Breakfast on BBC1 is currently displaying one of my pet hates: a reporter interviewing people in settings, or involved in activities, inappropriate for the interview. So, for instance, the piece currently airing is about a teenage girl who lost a lot of weight by exercising. She is answering questions while using a cross-trainer machine at a gym. She is dressed nicely for an appearance on telly, not in sports gear, and the exertion of the exercise makes the whole thing look awkward in the extreme.
What is this idiocy? Are we as viewers not trusted to understand what exercise in a gym actually entails? Or is the fear really that the package would be deathly dull without the interviewee performing in this way? And, if so, what does that say about the item in the first place?
This practice of embedding the reporter in the environment or activity they are reporting is often so ludicrous as to distract all attention from the story they are telling. The prize example of this, performed time and again, is when the feature is on education, and the reporter delivers their piece to camera while standing in the middle of a quiet classroom of children ostensibly working away. It's a fatuous practice, and one that cheapens us all.
Thursday, 19 April 2007
Wednesday, 11 April 2007
Life On Mars: knowledge comes with death's release
So, Sam Tyler makes a different choice to Dorothy, deciding there are places better than home. Last night's Life On Mars saw the lead character gloriously choosing to leap to his death, for a fleeting moment of reconciliation with his preferred fantasy of 70s pastiche, rather than carry on in a bleached-out, enervated 2007.
There is some grist here for the mill of those blockheads who've praised this series for being wonderfully 'politically-incorrect' (Sian Williams on Breakfast this morning being merely the latest). Being generous, I imagine they mean that Gene Hunt doesn't seem like the product of endless focus groups or demographic profiling. And yes, in a sense, that is refreshing. Hunt is preposterous, and in this context good fun.
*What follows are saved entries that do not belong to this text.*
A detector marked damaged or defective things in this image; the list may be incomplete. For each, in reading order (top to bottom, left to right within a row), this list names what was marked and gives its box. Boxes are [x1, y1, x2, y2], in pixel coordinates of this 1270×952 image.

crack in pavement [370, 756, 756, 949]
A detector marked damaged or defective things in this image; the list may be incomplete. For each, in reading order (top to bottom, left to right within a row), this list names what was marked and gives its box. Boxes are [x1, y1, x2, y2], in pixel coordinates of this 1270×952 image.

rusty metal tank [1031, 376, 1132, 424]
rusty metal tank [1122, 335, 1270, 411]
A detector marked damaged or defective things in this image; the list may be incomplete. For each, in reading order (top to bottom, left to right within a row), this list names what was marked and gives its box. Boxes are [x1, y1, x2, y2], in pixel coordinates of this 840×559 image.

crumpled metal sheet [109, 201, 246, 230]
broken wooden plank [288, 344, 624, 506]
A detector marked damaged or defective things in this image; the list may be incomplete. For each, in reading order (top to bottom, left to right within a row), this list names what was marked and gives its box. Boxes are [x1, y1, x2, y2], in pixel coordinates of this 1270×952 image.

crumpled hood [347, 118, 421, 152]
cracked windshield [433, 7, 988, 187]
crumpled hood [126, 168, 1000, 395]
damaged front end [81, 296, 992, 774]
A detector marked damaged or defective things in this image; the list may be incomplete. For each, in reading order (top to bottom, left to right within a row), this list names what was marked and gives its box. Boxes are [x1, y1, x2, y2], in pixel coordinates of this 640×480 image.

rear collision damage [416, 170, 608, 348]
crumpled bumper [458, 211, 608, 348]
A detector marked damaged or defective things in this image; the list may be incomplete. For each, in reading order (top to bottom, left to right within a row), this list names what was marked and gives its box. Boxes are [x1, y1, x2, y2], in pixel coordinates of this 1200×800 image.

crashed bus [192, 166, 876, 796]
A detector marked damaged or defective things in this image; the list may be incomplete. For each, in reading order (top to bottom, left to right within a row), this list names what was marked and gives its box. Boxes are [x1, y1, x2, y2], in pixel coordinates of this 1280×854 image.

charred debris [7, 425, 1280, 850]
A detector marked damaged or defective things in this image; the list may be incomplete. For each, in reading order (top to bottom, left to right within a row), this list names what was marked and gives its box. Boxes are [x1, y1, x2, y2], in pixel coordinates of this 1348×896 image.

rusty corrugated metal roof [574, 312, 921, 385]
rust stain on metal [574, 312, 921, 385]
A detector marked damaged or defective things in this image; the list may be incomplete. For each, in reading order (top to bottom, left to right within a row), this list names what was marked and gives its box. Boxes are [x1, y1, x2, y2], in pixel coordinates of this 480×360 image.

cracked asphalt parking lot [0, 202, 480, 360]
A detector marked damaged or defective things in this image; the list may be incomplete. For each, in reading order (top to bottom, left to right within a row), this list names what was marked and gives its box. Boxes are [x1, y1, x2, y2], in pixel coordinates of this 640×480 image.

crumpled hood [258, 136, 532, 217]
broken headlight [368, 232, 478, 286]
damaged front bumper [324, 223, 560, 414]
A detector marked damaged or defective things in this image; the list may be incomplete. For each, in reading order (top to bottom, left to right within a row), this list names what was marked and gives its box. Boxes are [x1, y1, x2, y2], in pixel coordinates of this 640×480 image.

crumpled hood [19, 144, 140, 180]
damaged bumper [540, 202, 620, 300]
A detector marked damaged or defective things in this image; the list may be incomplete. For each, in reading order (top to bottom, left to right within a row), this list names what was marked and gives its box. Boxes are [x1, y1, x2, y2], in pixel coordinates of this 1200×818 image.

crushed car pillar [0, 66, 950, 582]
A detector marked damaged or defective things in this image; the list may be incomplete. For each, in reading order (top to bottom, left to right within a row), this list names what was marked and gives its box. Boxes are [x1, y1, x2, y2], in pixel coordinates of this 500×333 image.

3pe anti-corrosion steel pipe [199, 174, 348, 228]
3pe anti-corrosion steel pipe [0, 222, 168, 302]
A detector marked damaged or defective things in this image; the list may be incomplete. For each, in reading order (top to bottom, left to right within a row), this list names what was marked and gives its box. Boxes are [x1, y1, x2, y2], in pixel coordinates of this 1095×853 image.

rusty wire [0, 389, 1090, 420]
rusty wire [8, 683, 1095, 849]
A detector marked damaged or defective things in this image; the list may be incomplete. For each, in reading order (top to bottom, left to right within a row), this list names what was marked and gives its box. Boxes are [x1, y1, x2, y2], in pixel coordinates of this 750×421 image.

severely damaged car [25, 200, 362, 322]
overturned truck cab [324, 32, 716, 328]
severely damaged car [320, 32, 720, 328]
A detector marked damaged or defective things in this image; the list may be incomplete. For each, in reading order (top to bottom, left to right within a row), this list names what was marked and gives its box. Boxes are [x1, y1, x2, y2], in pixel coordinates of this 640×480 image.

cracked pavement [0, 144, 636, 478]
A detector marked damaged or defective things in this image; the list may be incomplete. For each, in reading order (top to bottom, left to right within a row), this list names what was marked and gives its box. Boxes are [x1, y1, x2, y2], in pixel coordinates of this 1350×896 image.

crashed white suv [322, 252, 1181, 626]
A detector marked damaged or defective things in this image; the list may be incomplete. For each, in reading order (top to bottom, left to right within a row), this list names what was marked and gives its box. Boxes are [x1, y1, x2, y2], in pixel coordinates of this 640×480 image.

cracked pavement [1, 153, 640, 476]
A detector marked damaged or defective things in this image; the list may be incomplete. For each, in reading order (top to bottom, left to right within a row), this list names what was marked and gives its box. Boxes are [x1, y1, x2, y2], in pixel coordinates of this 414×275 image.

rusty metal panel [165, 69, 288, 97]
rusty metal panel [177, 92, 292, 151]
But I really wish these people would think before opening their mouths, as the implication is that life would somehow be better if we could go round calling people pakis, wogs, poofs, bitches et al - you know, like everyone thinks.
Anyway, I think it's less overtly political than Sam having woken to the profound rightness of the reactionary, despite the diametrically dull police procedural meeting he attends directly before his jump; Sam's return to his fantasy is an abnegation of adult responsibility (which, really, is also the motor driving the 'string-em-up' brigade). He chooses to return because it's fun dressing up in funny clothes and skidding along in funny cars. As the car screeches into the distance, the children dancing in its wake are an emblem for the nostalgia of that decision - not of specific tokens, like space hoppers and Space Dust, but an idealized 'land of lost content'. Dennis Potter's Blue Remembered Hills was a riposte to that kind of infantile hankering after a mythical golden age, but I can't find it in my heart to begrudge Life On Mars for this ending. If nothing else, a modern lead character choosing suicide as a positive resolution is also well off the page of focus group reports, and it contains a kind of vitality purely for that. We've had fun over two series and we haven't mistaken Life On Mars for real life - that of now or thirty years previous. Neither has Sam, but if you're going to hanker after a fantasy world, have the courage to really embrace it.
ADDENDUM: See also here and here for some excellent other views.
Thursday, 5 April 2007
Pudding
The first episode of new series of Sweet Baby James on BBC2 was pretty stodgy. I imagine the horrendous title and the gallery of photographs documenting James Martin's journey from sweet little boy to, well, rather less sweet man are designed to appeal to the succession of broody women who felt something stir within themselves during his appearances on Strictly Come Dancing. Once they were out of the way we were treated to a pretty ordinary cookery show, made watchable mainly due to the fascinating relationship between Martin and his boy acolyte, the wonderfully named, Will Torrent. Maybe this is how chefs and trainee chefs are in the kitchen, but on telly, more used to the pally-pally dynamic (cf. the uneven Neneh and Andi Dish It Up, immediately preceding), Martin's commands ("Get me a spatula!") and continual sniping at Torrent ("Got to keep your eye on him") just made him seem deeply unpleasant. This is on top of the many shots of Martin in his mid-life sports car, and barrow-boy hand jewellery, which were already doing the job of alienating this viewer perfectly well. Still, give it 12 months and Torrent will have his own BBC3 series - though it'll either be given an equally twee title, like 'Sugar Sugar', or a (sigh) 'controversial' BBC3 title, like 'Fuck Off, I'm A Chef, you Fuckwits'. Still, at least the shots of Castle Howard were free of the Brideshead Revisted theme, and that's something to be thankful for.